Way forward for Sri Lanka
What can Sri Lanka do to mitigate these effects from now on? And how can we avoid this abuse in the future? Transparent and structured borrowing approvals with parliamentary oversight is the answer. No single person or group or clan can borrow on behalf of GOSL, or commit the nation to years of heavy/unaffordable debt service. An Independent Debt office outside the Treasury and Central Bank with credible and competent professionals who understand the financial markets and who have the well-being of the country must be appointed. Future borrowing of all classes must have the majority agreement.

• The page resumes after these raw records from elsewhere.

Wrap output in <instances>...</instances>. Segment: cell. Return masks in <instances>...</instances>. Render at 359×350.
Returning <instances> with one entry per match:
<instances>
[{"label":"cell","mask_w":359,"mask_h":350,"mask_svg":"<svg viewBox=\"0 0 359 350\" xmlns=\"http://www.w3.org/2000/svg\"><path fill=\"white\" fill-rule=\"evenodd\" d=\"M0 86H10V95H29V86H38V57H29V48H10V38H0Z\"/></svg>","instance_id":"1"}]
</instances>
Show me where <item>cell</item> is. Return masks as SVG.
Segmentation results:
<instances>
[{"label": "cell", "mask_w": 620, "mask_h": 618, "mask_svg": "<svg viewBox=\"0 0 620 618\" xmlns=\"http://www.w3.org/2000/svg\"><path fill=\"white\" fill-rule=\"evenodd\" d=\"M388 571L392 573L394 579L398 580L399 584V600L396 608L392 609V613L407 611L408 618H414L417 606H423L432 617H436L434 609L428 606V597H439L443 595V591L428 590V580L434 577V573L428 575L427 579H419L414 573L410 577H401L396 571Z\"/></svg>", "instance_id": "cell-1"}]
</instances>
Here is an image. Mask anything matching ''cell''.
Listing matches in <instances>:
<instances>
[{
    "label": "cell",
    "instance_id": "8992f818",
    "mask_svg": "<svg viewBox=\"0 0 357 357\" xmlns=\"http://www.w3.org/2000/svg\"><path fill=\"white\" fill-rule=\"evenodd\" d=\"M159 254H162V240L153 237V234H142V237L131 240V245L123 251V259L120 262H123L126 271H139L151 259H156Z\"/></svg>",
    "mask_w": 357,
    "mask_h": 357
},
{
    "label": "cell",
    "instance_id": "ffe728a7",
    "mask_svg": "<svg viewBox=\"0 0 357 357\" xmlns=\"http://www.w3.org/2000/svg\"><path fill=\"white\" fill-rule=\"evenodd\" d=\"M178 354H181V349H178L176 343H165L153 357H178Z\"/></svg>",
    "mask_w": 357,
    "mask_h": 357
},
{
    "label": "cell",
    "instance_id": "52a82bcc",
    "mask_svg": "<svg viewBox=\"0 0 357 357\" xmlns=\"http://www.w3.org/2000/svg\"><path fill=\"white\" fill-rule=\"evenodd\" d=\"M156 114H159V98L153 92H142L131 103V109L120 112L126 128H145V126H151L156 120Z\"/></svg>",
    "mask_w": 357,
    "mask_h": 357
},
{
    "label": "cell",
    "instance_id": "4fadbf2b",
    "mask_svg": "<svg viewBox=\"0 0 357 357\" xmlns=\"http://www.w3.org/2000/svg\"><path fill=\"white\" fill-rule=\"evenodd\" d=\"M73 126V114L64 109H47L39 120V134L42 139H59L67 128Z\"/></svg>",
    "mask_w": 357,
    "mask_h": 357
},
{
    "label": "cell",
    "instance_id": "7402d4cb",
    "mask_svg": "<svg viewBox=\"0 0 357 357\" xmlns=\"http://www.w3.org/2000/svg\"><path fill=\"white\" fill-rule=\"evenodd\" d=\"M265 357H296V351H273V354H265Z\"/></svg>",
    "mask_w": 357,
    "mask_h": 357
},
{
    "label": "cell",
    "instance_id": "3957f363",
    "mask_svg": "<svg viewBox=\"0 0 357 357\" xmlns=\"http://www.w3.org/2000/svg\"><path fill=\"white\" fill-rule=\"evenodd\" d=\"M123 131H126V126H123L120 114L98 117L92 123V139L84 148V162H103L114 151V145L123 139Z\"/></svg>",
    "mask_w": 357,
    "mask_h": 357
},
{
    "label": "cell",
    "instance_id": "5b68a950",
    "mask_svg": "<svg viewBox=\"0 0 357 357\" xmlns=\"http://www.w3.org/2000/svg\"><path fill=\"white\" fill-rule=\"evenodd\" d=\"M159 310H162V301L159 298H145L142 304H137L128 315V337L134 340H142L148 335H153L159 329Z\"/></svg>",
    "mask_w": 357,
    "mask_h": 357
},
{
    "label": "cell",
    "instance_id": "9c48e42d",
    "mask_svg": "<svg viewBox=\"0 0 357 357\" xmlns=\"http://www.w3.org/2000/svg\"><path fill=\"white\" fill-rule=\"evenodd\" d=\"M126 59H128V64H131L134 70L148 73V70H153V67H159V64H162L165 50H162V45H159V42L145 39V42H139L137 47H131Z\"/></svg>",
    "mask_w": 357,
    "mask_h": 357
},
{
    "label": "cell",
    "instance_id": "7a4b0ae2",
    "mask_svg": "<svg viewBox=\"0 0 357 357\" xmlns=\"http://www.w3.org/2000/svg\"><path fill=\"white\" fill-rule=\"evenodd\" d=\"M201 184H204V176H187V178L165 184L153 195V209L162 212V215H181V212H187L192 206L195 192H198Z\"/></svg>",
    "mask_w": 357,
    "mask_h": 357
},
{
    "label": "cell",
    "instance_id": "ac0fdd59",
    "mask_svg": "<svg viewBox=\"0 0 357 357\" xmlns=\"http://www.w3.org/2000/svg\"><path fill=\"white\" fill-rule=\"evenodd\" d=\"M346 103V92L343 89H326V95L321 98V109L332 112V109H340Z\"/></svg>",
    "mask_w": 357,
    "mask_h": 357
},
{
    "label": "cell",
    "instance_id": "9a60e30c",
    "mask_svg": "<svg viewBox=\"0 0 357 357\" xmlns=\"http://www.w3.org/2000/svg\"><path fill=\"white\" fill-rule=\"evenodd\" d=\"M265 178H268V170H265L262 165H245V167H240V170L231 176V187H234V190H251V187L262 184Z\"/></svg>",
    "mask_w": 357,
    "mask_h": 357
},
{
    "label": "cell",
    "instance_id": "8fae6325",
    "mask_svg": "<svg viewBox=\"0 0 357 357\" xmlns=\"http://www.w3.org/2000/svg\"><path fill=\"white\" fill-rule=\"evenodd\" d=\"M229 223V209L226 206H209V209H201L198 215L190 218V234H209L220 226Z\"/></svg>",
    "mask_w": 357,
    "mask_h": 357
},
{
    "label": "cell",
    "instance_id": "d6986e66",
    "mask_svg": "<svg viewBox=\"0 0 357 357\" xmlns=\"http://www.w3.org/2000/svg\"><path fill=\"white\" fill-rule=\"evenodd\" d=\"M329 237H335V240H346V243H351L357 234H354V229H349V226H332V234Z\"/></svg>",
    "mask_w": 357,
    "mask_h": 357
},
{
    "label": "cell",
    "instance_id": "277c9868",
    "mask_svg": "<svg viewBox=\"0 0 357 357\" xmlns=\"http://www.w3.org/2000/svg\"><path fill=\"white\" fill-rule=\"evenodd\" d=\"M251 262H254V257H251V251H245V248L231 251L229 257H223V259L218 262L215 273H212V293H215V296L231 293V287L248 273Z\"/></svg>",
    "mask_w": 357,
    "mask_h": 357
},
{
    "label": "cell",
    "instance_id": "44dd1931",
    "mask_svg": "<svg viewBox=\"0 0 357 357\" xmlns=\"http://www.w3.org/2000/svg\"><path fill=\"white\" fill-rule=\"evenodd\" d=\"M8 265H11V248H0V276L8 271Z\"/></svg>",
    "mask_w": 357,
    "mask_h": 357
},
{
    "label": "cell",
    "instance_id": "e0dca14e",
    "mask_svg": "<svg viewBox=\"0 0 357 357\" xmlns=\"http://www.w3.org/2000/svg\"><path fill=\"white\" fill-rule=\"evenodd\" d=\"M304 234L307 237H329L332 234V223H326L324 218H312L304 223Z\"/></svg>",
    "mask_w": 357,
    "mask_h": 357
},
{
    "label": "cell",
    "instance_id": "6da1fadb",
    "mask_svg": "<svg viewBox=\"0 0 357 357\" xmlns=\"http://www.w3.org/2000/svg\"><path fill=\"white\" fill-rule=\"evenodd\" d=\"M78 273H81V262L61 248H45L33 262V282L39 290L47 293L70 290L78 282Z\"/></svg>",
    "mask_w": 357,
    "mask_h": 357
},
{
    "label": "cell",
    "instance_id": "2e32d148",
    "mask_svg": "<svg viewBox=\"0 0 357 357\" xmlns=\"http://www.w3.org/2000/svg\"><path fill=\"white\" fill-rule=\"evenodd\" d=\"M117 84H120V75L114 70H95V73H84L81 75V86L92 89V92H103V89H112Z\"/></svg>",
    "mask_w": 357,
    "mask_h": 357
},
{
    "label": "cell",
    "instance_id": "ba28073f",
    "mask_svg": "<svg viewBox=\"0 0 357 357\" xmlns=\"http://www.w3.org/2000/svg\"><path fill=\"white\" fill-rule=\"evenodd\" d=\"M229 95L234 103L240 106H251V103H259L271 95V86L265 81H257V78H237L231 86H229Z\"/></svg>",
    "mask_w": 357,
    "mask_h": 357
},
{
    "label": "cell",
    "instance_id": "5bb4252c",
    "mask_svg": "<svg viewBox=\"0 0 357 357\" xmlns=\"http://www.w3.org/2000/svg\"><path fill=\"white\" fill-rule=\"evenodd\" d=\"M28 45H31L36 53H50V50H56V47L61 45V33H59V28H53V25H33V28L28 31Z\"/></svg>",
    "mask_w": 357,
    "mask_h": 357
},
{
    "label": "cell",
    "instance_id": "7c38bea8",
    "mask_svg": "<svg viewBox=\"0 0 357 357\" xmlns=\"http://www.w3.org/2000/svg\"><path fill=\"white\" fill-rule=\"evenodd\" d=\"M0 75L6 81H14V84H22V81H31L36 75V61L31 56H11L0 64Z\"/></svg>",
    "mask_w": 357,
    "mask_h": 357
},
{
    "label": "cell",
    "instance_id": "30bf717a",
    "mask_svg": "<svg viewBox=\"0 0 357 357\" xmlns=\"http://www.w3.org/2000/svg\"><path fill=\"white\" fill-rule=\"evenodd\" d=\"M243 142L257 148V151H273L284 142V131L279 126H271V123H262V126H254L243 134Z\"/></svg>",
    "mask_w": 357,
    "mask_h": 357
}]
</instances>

Above all we need to educate our parliamentarians and send better educated people to parliament. When Sri Lanka gained independence in 1948, it was a prosperous country which the British left behind. We did not have forex reserves issues nor did we seek the support of the IMF for emergency financing and we had a good civil service (best in South Asia). Our leaders and super bureaucrats politicised every aspect of the country’s governance, and as a result we did not create a system to hold our bureaucrats and politicians accountable or a meritocracy. Today we need a vehicle to attract the best human capital for decision making, and there must be a process to hold politicians and super bureaucrats accountable for their actions and corrupt decisions even after their tenures.